I look forward to your thoughts on the above. Thanks!

Fantastic thoughts Marc. I’ll just add that discrete time works better primarily when there are less than around 4 distinct follow-up times. With 4 times it takes 3 d.f. to model time discretely, and 2 d.f. for a quadratic or a restricted cubic spline with 3 knots.

Hi Frank, thanks for your follow up!

Yah, I suspected that a practical limit on the number of follow ups in favor of the discrete case would be around 3 or 4 in most situations.

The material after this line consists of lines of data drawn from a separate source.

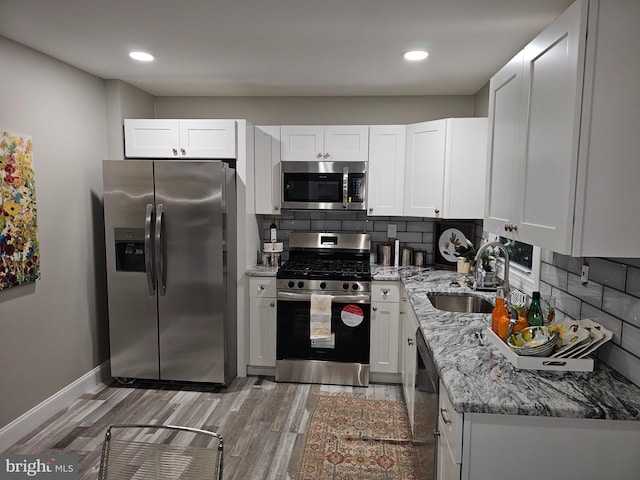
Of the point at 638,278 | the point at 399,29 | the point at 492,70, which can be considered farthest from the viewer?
the point at 492,70

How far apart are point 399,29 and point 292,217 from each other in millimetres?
2126

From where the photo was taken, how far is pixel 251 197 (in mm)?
3693

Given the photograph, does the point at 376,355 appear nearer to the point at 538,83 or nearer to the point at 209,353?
the point at 209,353

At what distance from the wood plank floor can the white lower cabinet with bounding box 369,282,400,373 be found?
0.20 meters

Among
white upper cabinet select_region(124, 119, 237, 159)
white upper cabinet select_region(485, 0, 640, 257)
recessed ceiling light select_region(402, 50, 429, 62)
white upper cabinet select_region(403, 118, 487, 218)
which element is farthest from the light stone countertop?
white upper cabinet select_region(124, 119, 237, 159)

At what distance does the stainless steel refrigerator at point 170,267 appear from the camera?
10.7 ft

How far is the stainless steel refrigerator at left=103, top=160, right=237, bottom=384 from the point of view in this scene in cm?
327

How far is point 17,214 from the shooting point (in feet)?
8.88

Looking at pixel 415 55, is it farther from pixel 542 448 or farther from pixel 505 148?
pixel 542 448

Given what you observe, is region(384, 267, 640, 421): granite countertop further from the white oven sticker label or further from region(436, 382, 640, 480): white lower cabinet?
the white oven sticker label

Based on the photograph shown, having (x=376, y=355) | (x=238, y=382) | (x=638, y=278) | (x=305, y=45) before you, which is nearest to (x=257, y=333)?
(x=238, y=382)

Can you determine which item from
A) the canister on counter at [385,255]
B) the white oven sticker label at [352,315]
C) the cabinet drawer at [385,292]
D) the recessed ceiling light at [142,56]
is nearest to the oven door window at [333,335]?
the white oven sticker label at [352,315]

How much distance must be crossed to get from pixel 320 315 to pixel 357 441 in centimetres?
101

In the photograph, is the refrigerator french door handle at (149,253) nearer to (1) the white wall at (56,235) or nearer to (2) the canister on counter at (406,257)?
(1) the white wall at (56,235)
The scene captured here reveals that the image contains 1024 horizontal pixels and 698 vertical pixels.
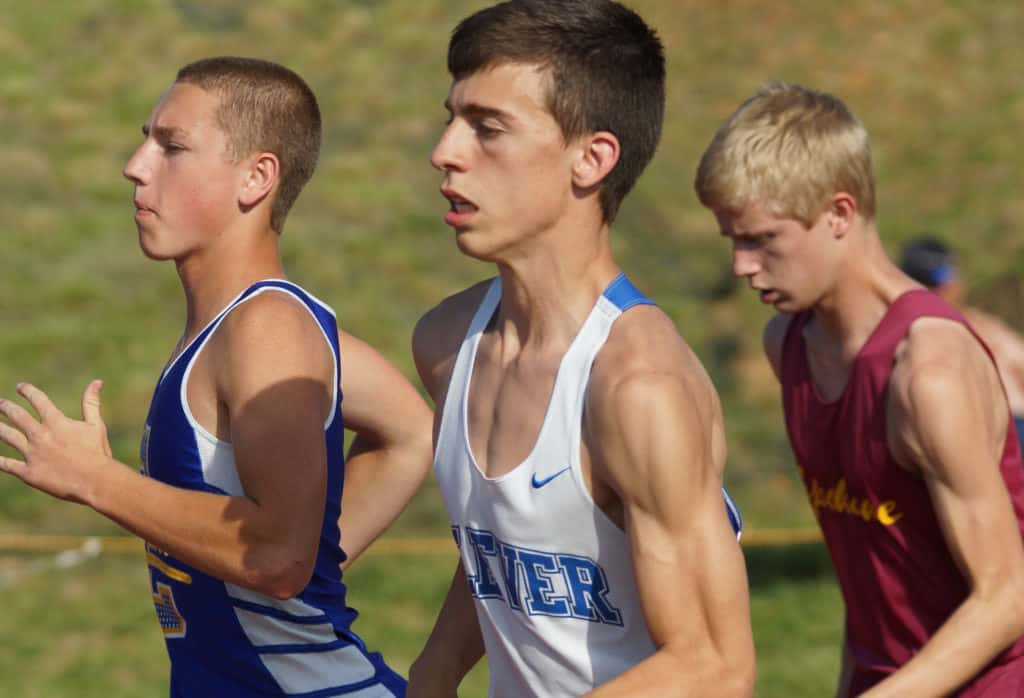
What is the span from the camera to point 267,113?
387 cm

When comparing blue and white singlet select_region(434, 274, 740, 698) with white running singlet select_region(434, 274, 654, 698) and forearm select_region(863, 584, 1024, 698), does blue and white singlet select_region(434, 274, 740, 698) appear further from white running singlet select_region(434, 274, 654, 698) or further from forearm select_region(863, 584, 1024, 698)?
forearm select_region(863, 584, 1024, 698)

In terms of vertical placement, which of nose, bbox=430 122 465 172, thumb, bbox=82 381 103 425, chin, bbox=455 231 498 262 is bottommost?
thumb, bbox=82 381 103 425

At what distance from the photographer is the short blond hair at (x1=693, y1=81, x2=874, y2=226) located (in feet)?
12.6

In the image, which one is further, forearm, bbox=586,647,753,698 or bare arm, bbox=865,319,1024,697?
bare arm, bbox=865,319,1024,697

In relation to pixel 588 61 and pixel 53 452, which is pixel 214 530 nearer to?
pixel 53 452

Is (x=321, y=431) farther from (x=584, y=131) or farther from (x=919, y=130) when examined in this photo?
(x=919, y=130)

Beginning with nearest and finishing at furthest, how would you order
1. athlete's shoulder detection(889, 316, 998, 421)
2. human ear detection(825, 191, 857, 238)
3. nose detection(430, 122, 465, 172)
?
nose detection(430, 122, 465, 172)
athlete's shoulder detection(889, 316, 998, 421)
human ear detection(825, 191, 857, 238)

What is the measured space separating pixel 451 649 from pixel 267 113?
4.36ft

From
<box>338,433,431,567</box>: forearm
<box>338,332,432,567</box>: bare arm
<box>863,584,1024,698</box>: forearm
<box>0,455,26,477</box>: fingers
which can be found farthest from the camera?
<box>338,433,431,567</box>: forearm

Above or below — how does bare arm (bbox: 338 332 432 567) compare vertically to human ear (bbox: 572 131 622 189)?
below

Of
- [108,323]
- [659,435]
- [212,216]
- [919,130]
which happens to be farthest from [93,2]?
[659,435]

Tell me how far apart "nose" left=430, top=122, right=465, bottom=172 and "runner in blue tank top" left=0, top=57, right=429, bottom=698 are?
663mm

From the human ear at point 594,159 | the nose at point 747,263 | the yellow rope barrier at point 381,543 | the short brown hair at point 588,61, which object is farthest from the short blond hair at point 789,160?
the yellow rope barrier at point 381,543

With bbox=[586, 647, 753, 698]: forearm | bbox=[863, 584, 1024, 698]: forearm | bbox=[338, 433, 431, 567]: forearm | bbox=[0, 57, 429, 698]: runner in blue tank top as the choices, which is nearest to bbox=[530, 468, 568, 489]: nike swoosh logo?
bbox=[586, 647, 753, 698]: forearm
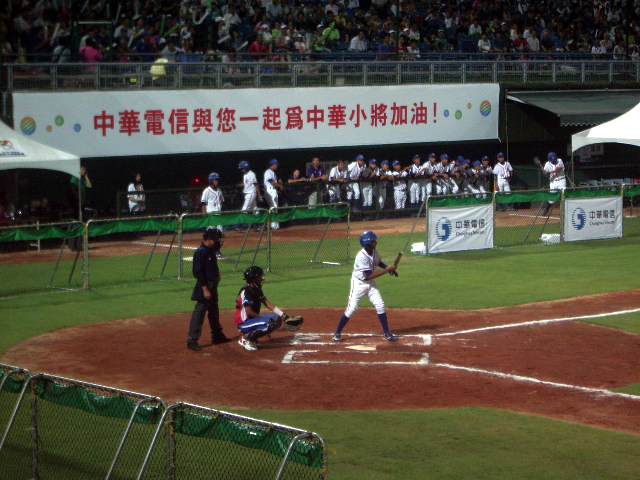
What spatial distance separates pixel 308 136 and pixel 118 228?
1161 cm

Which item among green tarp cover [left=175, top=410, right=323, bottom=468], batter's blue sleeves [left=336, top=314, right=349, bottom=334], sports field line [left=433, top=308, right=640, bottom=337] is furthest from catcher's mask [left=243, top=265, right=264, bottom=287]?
green tarp cover [left=175, top=410, right=323, bottom=468]

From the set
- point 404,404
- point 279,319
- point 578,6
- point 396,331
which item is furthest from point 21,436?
point 578,6

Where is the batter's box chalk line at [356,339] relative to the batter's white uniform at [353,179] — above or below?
below

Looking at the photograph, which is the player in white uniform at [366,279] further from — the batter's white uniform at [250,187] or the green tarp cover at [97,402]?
the batter's white uniform at [250,187]

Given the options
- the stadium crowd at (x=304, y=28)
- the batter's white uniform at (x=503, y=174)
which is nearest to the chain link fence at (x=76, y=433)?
the stadium crowd at (x=304, y=28)

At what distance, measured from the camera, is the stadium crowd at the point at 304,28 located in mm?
28234

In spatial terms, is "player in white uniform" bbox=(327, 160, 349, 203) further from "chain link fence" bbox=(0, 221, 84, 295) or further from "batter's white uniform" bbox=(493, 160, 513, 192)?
"chain link fence" bbox=(0, 221, 84, 295)

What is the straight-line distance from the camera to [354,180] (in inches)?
1212

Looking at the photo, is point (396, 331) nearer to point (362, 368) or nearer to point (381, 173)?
point (362, 368)

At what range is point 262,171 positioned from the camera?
3219cm

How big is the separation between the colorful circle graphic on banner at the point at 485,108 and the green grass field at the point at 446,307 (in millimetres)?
8566

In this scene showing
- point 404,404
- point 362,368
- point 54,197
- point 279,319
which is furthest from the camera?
point 54,197

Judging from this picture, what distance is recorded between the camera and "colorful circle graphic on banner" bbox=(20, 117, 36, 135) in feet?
84.3

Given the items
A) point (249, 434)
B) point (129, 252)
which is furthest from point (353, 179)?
point (249, 434)
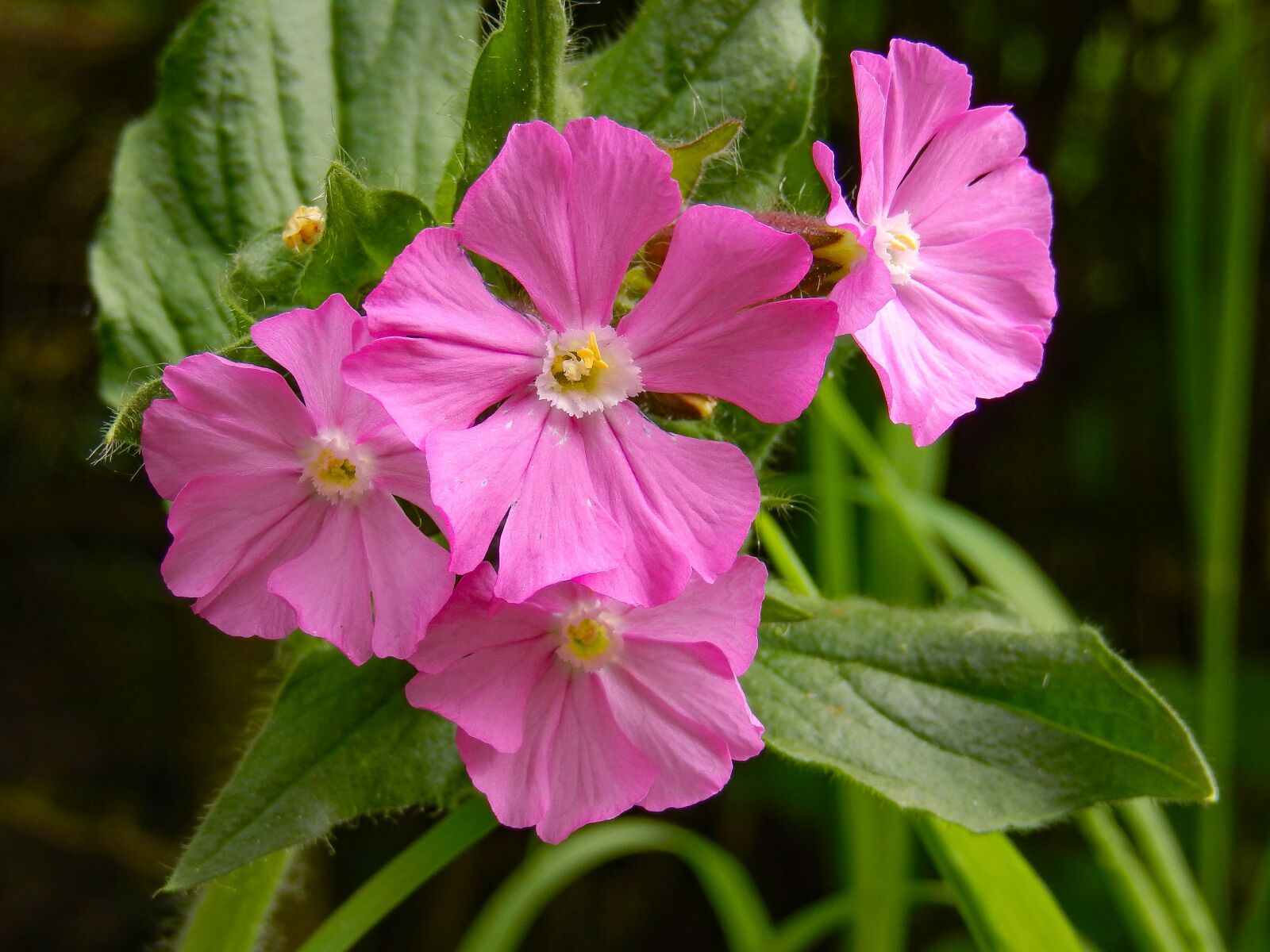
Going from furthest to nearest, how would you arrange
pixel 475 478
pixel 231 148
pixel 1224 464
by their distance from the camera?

This is an interesting topic and it will be of value to see if anyone takes on a more formalized comparative analysis, ideally using real-world trial data, to assessing differences in the two approaches under varying timeline parameters.

Thanks!

P.S. For visits that are scheduled because of changing patient status, where the tendency to schedule a visit is a function of current risks that are not captured in the last visit’s data, special methods apply as well discussed here.

thank you both - rich

forgot to note that I had also (1) asked a couple of friends about this and (2) asked on Statalist - the only friend not included in either public forum agreed with Frank about use of actual time; if anyone is interested in the discussion on Statalist, see data collected at the "wrong" time - Statalist

Hi Frank,

Thanks for finding that article. I will take the time to review it further.

It raises the issue, which we had not really touched on in the prior discussion, which is how to deal with the interim unscheduled visits, and depending upon the reason for them, whether or not the outcomes of interest may be measured at those time points. If so, how to handle those in the relevant analyses.

Given the publication date (2004) of that paper, I wondered what the citation history for it might be, which I found here:

https://app.dimensions.ai/details/publication/pub.1006848084

One of the more recent (2022) papers in the above list is:

Randomized Trials With Repeatedly Measured Outcomes: Handling Irregular and Potentially Informative Assessment Times
by Pullenayegum and Scharfstein

where the latter co-author is also a co-author on the 2004 paper you cited. it appears, upon a brief review of the abstract, to conduct a literature review and poses recommendations for the consideration of trialists in terms of influencing study design and the publication of study results.

Great work Marc. Their new paper is the one we need.

My summary at present: Use of actual assessment dates is better than using intended dates, but may still have problems if measurement times are informative.